L'étrange situation avait une explication simple: pendant les années de guerre, l'industrie américaine a remis à la Marine une telle quantité d'équipements qu'une question raisonnable s'est posée: que faire ensuite ? La majeure partie de la flotte n'est pas morte au combat. Même après le "nettoyage général" de 1946-47, lorsque plusieurs dizaines de porte-avions, cuirassés et croiseurs "superflus", selon le commandement, furent ajoutés à la réserve, la flotte américaine regorgeait toujours d'équipements de guerre.
Mettre au rebut des centaines de navires encore assez modernes et construire de nouvelles unités de combat à leur place serait une pure extravagance. Néanmoins, l'équipement était soumis à une détérioration physique et à une obsolescence inévitables - à une époque où l'horizon était déjà éclairé par la lueur des futures installations nucléaires et des torches des moteurs-fusées, un réapprovisionnement immédiat de la flotte avec de nouveaux navires était nécessaire. Mais la flotte n'était pas reconstituée !

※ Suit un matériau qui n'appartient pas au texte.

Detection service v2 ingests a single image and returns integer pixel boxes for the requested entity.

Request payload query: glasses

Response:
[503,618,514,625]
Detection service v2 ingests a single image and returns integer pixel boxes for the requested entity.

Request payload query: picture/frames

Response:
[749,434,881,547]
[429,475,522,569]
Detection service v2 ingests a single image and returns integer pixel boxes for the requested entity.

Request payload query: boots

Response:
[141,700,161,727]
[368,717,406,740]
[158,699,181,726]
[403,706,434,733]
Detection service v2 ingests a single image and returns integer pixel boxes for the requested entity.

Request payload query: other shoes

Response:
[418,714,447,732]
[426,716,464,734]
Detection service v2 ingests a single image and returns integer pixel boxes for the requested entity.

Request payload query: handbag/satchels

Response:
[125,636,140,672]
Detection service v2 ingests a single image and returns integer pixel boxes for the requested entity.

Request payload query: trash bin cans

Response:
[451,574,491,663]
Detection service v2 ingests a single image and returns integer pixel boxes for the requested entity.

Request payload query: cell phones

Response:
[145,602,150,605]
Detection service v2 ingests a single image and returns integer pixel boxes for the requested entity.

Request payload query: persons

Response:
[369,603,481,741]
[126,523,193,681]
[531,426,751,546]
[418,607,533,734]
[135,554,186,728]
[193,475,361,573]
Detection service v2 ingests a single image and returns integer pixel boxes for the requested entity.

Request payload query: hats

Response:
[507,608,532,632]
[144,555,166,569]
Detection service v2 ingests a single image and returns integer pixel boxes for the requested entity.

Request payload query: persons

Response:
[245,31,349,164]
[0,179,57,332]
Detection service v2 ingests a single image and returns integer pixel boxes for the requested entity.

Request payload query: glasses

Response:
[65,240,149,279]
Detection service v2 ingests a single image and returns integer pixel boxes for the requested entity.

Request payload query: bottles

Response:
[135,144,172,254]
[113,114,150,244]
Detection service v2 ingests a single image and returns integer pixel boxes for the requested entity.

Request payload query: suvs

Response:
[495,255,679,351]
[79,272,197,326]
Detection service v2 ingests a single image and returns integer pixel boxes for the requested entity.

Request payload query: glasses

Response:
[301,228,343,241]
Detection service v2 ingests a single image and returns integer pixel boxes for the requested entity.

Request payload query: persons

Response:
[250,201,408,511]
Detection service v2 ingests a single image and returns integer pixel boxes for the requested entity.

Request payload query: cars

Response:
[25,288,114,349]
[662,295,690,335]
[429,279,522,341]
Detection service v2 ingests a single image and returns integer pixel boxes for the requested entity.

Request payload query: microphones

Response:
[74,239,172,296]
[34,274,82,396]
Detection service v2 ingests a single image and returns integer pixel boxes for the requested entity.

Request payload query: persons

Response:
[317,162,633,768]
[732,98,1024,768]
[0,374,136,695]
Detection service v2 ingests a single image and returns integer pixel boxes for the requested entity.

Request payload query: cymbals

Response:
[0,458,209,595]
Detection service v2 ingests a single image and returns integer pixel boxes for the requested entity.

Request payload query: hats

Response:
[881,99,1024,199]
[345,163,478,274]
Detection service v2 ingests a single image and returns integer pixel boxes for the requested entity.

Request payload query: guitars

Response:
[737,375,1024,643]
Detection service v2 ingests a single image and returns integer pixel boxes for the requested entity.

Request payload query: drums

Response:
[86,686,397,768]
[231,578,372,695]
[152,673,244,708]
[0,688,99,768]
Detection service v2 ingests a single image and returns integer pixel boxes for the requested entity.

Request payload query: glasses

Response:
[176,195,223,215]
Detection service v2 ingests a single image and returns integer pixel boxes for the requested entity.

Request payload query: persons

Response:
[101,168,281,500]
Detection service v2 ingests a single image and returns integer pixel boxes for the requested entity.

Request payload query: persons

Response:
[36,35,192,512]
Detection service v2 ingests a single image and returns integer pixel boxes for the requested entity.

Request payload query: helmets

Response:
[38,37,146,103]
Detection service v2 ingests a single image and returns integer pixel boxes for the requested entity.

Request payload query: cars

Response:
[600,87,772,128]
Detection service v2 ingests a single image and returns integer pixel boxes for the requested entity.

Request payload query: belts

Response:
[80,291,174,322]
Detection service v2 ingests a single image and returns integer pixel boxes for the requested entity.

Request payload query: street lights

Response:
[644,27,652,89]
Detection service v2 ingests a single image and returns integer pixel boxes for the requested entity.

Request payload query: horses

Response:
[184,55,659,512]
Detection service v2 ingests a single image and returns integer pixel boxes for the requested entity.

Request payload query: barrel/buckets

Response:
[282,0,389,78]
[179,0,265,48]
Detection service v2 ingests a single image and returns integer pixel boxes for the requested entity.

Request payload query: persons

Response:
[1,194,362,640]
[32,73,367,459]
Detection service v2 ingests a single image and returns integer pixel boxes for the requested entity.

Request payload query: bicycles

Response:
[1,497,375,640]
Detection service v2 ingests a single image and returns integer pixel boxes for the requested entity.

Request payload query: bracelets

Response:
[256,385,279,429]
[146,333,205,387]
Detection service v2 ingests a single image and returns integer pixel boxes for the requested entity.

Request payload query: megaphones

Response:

Les amiraux ont été généralement expliqués qu'ils ne devraient pas attendre de nouveaux navires au cours des 10 prochaines années - les fonds alloués ne seront probablement pas suffisants pour plusieurs conceptions expérimentales et, éventuellement, quelques grandes unités pour la flotte de porte-avions. Pour le reste, les marins doivent se préparer au fait qu'en cas de guerre, ils devront se battre avec des équipements obsolètes.
Afin d'éviter une répétition du prochain Pearl Harbor, la direction de la flotte a dû faire appel à l'imagination et utiliser au maximum les ressources de modernisation des navires - dans les années 1950, l'US Navy a secoué plusieurs programmes de modernisation de la flotte à grande échelle.. L'un des projets les plus curieux était GUPPY, un ensemble de mesures relativement simples et bon marché qui ont radicalement changé les caractéristiques des sous-marins américains.
Plongée urgente
En 1945, après la division des navires allemands capturés, deux "Electrobots" de type XXI, U-2513 et U-3008, tombent aux mains des Yankees. La connaissance des bateaux les plus puissants et les plus parfaits de la Seconde Guerre mondiale a laissé une impression indélébile sur les spécialistes américains; Après avoir soigneusement étudié la conception et les caractéristiques des "Electrobots", les Américains ont tiré la bonne conclusion: les facteurs clés qui affectent directement l'efficacité et la stabilité au combat d'un sous-marin moderne sont sa vitesse et sa plage de croisière dans un état immergé. Tout le reste - armement d'artillerie, vitesse de surface ou autonomie - peut être négligé à un degré ou à un autre, les sacrifiant à la tâche principale du sous-marin - le mouvement en position immergée.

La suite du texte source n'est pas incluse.